How the value is measured in practice

Heat capacity is measured by delivering a known amount of energy, recording the temperature rise, then correcting for the container and heat exchange with the room.

Electrical heating in a stirred sample

A heater supplies power P for a time t, giving energy q = P · t. With stirring, the temperature rise is more uniform, which makes the calculation cleaner. A separate run can measure the heat absorbed by the empty container so you can subtract it out.

Instrument methods

Differential scanning calorimetry (DSC) measures heat flow while the sample follows a temperature program. It’s useful for mapping heat capacity across a range without large sample volumes.

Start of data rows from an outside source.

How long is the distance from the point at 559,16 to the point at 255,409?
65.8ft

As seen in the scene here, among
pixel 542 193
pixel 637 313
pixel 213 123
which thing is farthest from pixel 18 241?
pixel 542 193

Common conversion and setup patterns

Task	Setup	Fast check
Mass given, want q	q = (m/18.015) · Cp,m · ΔT	If you forget /18.015, you’ll overshoot by 18×
Moles given, want q	q = n · Cp,m · ΔT	ΔT in K or °C works the same
Mixing hot and cold water	nhotCΔThot = ncoldCΔTcold	C cancels if both sides are liquid water over a small range
Heating rate estimate	ΔT/Δt = P / (n · Cp,m)	Losses make real warm-up slower
Swap to J/g·K	cp = Cp,m ÷ 18.015	Near room temperature, you’ll land near 4.18

Takeaways for fast recall

• Near room temperature, liquid water’s C_p,m is about 75.3 J/mol·K.
• Use q = n · C_p,m · ΔT and keep units consistent from the start.
• Convert with 18.015 g/mol when moving between molar and mass-based heat capacities.
• If your temperature span is wide, pick a value matched to your midpoint temperature or pull values from a vetted dataset.